The YARN Application Master provides all the raw data to accurately estimate the resources required for your big data application to meet it’s SLAs when deployed to production. By identifying crucial counters and deriving resource ratios by task and for the application as a whole we can even infer run times from a smaller test environment to a larger production footprint.
All YARN frameworks provide similar counters, however we will be using the popular Hadoop MapReduce framework as an example. We can also get the same values displayed on the web interface above directly from the MapReduce API. The following counters drive the capacity plan:
|TOTAL_LAUNCHED_MAPS||Map tasks launched||Used as a divisor to obtain avg map metrics|
|TOTAL_LAUNCHED_REDUCES||Reduce tasks launched||Used as a divisor to obtain avg reduce metrics|
|MILLIS_MAPS||Total time spent by all maps (ms)||Used as a numerator to obtain avg map task time|
|MILLIS_REDUCES||Total time spent by all reduces (ms)||Used as a numerator to obtain avg reduce task time|
|The following counters calculate twice, once for all Mappers and once for all Reducers, it’s important not to mix ratios across task types.|
|CPU_MILLISECONDS||CPU time used||Used as a numerator to obtain avg task CPU|
|COMMITTED_HEAP_BYTES||RAM used||Used as a numerator to obtain avg task RAM|
|FILE_READ_OPS||Read Operations||Used as a numerator to obtain avg task read ops|
|FILE_WRITE_OPS||Write Operations||Used as a numerator to obtain avg task write ops|
|FILE_BYTES_READ||Read Bytes||Used as a numerator to obtain avg task read bytes|
|FILE_BYTES_WRITTEN||Write Bytes||Used as a numerator to obtain avg task write bytes|
The primary assumption when inferring between environments is that the data being operated on remains the same. If the input data differs between environments then results may skew, especially for reducers.

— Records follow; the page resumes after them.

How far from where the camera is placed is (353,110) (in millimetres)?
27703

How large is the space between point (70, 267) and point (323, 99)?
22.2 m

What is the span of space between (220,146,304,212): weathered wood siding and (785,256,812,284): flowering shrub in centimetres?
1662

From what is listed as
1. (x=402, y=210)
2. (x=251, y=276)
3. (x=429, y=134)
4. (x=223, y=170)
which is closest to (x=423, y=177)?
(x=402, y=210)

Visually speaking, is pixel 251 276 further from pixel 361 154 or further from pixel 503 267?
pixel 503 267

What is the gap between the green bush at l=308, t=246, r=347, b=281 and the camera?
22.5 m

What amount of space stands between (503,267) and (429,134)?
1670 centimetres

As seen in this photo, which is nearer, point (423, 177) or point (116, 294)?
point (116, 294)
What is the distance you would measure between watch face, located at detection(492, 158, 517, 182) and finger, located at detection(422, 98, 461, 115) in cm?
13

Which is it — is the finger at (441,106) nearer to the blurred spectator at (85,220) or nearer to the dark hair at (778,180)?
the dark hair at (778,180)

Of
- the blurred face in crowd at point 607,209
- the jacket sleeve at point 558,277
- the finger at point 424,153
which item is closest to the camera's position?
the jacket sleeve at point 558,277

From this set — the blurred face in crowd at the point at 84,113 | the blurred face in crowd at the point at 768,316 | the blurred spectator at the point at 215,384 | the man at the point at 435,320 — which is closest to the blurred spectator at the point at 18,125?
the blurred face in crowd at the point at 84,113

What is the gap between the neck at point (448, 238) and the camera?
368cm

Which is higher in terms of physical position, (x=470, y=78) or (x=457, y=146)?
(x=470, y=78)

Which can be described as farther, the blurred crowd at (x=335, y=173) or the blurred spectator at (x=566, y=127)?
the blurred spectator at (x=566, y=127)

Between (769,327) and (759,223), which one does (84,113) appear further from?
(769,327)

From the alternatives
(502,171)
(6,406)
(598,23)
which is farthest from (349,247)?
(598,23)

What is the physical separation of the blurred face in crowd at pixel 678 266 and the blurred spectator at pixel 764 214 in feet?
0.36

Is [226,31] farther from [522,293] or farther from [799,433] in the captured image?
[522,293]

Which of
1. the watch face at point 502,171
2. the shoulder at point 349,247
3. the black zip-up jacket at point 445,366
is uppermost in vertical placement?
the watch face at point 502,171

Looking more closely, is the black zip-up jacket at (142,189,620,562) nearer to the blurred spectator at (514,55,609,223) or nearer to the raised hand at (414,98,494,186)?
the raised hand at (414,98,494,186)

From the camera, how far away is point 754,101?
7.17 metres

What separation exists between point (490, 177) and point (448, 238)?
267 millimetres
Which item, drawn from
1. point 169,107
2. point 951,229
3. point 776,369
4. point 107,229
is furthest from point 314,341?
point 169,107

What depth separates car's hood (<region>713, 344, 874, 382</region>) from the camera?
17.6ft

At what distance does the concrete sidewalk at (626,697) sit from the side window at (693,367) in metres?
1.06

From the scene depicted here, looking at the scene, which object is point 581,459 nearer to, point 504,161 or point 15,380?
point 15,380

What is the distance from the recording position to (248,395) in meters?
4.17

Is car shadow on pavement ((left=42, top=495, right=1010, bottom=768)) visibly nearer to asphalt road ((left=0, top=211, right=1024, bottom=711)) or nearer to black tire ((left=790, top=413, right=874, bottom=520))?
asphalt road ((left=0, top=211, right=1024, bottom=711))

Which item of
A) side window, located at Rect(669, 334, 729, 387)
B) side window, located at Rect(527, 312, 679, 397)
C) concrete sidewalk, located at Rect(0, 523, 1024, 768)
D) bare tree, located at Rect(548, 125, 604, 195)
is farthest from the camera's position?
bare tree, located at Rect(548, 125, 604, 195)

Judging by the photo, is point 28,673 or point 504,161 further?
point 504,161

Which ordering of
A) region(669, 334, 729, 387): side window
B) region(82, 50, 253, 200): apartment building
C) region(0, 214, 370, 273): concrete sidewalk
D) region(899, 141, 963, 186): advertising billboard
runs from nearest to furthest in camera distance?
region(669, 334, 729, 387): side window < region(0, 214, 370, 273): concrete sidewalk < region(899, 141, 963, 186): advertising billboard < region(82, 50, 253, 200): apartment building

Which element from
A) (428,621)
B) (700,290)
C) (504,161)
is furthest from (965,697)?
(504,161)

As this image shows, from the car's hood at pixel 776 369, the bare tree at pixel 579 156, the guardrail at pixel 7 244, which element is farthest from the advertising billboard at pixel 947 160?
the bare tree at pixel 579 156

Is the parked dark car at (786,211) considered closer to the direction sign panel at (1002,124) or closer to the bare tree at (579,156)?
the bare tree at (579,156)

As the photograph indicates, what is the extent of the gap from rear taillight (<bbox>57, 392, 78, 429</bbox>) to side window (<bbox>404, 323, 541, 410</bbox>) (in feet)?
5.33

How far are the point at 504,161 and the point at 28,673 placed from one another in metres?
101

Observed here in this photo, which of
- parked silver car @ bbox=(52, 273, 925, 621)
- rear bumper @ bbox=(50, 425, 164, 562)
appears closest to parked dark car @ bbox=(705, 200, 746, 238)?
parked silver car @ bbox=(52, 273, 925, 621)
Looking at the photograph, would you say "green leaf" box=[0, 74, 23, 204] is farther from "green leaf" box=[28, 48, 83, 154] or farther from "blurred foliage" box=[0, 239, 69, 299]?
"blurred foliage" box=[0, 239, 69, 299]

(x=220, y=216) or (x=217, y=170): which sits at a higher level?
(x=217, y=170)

Calculating Resource to Task Type Ratios
By calculating ratios, we can then scale the run time and other resources up and down depending on available task slots and quotas in the target environment.

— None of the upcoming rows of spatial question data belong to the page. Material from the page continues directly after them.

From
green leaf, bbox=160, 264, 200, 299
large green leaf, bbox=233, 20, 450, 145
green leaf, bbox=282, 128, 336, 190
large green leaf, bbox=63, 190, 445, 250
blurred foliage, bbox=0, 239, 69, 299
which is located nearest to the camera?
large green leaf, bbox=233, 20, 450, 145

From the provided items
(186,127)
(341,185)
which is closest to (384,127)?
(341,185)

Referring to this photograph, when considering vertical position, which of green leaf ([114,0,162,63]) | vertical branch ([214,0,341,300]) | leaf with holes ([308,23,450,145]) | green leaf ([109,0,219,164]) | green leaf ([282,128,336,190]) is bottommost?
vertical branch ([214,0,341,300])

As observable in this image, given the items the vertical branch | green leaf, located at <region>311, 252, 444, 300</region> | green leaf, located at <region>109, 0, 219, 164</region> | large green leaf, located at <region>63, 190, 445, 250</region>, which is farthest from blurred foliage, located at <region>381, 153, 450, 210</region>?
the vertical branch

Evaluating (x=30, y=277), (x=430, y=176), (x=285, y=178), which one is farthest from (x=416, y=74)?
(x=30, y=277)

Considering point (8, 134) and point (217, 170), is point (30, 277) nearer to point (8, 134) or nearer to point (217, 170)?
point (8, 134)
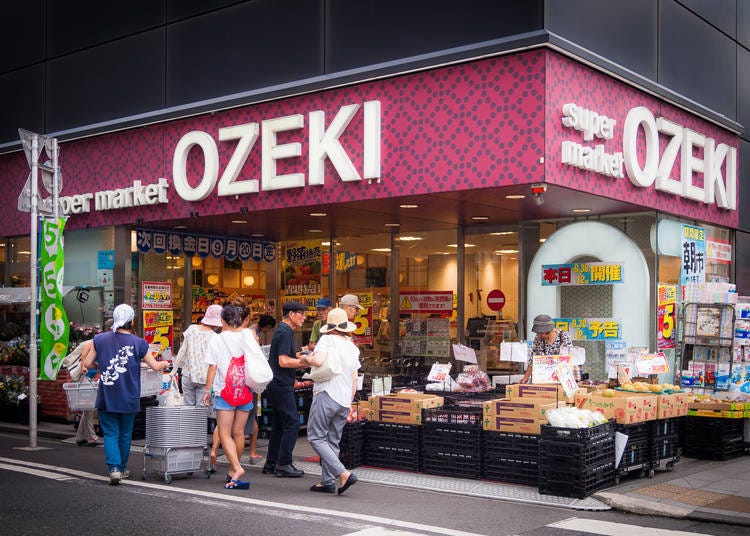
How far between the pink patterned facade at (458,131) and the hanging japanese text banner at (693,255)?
0.35 metres

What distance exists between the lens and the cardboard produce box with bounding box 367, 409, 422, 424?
1045cm

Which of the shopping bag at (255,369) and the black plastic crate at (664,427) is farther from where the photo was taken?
the black plastic crate at (664,427)

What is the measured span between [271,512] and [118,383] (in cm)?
259

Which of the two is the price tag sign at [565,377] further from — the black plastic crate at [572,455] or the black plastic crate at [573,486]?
the black plastic crate at [573,486]

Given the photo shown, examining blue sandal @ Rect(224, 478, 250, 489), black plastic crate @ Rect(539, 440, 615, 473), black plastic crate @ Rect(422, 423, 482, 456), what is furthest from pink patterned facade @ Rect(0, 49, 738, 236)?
blue sandal @ Rect(224, 478, 250, 489)

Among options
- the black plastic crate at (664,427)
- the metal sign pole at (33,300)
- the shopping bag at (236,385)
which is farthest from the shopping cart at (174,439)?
the black plastic crate at (664,427)

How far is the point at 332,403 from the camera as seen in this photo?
917 cm

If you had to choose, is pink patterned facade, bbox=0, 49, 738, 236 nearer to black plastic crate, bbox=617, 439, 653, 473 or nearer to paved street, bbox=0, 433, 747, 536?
black plastic crate, bbox=617, 439, 653, 473

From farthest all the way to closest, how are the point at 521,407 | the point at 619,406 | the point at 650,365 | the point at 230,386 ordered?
the point at 650,365 → the point at 619,406 → the point at 521,407 → the point at 230,386

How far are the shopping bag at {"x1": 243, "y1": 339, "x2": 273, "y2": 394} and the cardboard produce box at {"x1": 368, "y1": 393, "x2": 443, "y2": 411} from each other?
5.83ft

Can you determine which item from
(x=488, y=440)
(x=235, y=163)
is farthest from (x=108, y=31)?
(x=488, y=440)

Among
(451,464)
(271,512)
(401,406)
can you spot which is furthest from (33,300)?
(451,464)

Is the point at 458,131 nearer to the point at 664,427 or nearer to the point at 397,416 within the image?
the point at 397,416

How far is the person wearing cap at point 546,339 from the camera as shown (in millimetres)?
11352
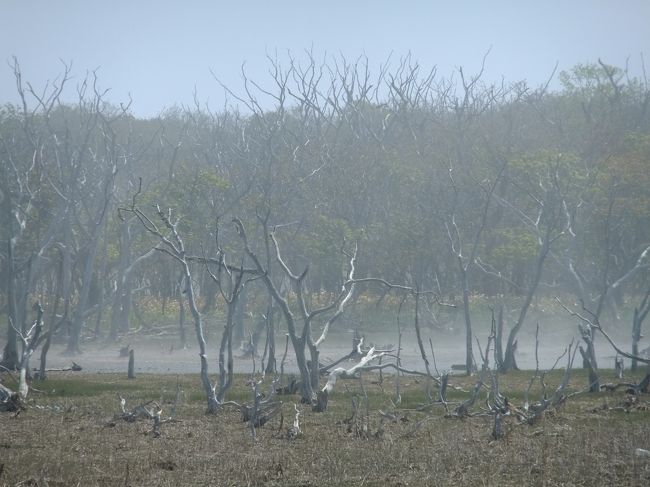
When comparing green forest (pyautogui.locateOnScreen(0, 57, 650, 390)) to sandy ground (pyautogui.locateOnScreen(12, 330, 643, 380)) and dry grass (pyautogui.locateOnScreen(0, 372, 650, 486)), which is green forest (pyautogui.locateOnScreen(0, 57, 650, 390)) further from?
dry grass (pyautogui.locateOnScreen(0, 372, 650, 486))

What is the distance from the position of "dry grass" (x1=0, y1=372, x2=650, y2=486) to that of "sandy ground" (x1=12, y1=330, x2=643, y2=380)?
15299 mm

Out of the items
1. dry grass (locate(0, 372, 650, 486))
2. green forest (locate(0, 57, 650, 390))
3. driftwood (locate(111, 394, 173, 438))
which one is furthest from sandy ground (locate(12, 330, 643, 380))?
driftwood (locate(111, 394, 173, 438))

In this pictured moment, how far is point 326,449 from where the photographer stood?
13.0 metres

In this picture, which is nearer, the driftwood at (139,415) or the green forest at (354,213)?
the driftwood at (139,415)

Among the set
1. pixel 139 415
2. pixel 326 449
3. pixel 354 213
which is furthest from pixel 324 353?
pixel 326 449

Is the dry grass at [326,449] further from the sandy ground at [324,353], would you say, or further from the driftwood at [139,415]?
the sandy ground at [324,353]

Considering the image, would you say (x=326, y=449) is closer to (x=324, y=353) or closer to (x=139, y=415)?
(x=139, y=415)

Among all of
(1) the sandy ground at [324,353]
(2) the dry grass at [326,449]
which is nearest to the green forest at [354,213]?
(1) the sandy ground at [324,353]

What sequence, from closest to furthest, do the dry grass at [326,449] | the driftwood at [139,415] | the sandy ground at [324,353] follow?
the dry grass at [326,449] < the driftwood at [139,415] < the sandy ground at [324,353]

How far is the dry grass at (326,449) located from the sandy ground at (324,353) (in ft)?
50.2

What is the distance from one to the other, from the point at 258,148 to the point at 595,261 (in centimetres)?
2120

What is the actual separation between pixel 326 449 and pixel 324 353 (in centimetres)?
2551

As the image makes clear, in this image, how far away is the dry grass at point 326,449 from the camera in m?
10.9

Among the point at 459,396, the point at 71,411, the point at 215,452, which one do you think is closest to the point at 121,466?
the point at 215,452
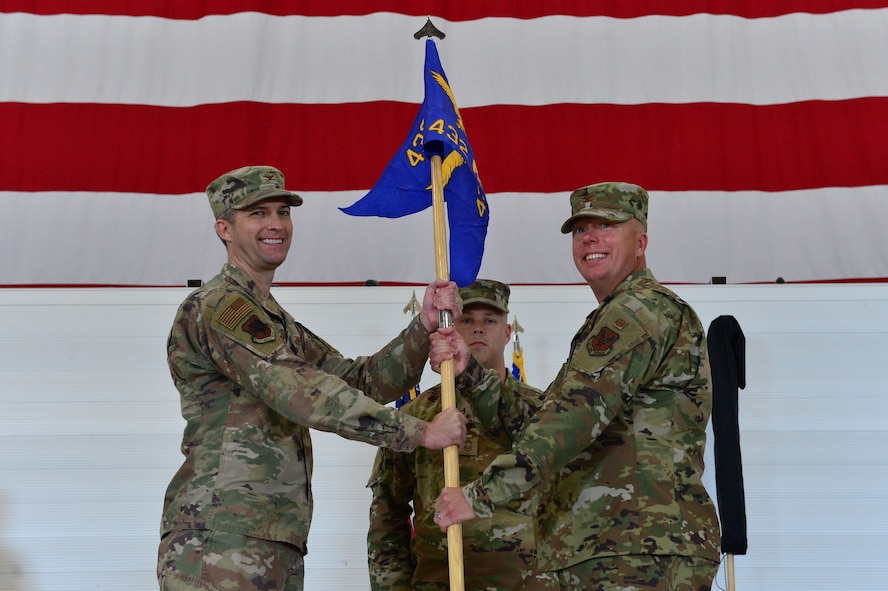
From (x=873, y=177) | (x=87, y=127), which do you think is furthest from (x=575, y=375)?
(x=87, y=127)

|Time spent per map (ms)||MILLIS_MAPS / TOTAL_LAUNCHED_MAPS|
|Time spent per reduce (ms)||MILLIS_REDUCES / TOTAL_LAUNCHED_REDUCES|
|CPU used per map (ms)||CPU_MILLISECONDS (for maps) / TOTAL_LAUNCHED_MAPS|
|CPU used per reduce (ms)||CPU_MILLISECONDS / TOTAL_LAUNCHED_REDUCES|
|RAM used per map||COMMITTED_HEAP_BYTES (for maps) / TOTAL_LAUNCHED_MAPS|
|RAM used per reduce||COMMITTED_HEAP_BYTES (for reduces) / TOTAL_LAUNCHED_REDUCES|
|Read Operations per map||FILE_READ_OPS (for maps) / TOTAL_LAUNCHED_MAPS|
|Read Operations per reduce||FILE_READ_OPS (for reduces) / TOTAL_LAUNCHED_REDUCES|
|Write Operations per map||FILE_WRITE_OPS (for maps) / TOTAL_LAUNCHED_MAPS|
|Write Operations per reduce||FILE_WRITE_OPS (for reduces) / TOTAL_LAUNCHED_REDUCES|
|Read Bytes per map||FILE_BYTES_READ (for maps) / TOTAL_LAUNCHED_MAPS|
|Read Bytes per reduce||FILE_BYTES_READ (for reduces) / TOTAL_LAUNCHED_REDUCES|
|Write Bytes per map||FILE_BYTES_WRITTEN (for maps) / TOTAL_LAUNCHED_MAPS|
|Write Bytes per reduce||FILE_BYTES_WRITTEN (for reduces) / TOTAL_LAUNCHED_REDUCES|
We can now scale parallel task quotas and other resource quotas up and down to calculate the impact on the job for a particular environment. For example, wall clock time for the map phase can vary from all tasks running in parallel ( t = MILLIS_MAPS / TOTAL_LAUNCHED_MAPS ) all the way down to a single task running in parallel ( t = MILLIS_MAPS ). Similarly for all other variables. For resource constraints, dividing by the most severe restriction governs the cost to total run time. For example, if we enforce a quota restricting CPU time to CPU_MILLISECONDS * .5 then MILLIS_MAPS will be increased to MILLIS_MAPS / .5. This would occur if for example the max mappers per node were increased to twice the number of cores. Resource to Task Type Ratios come in handy for impact assessment and prediction based on any conceivable environmental constraint.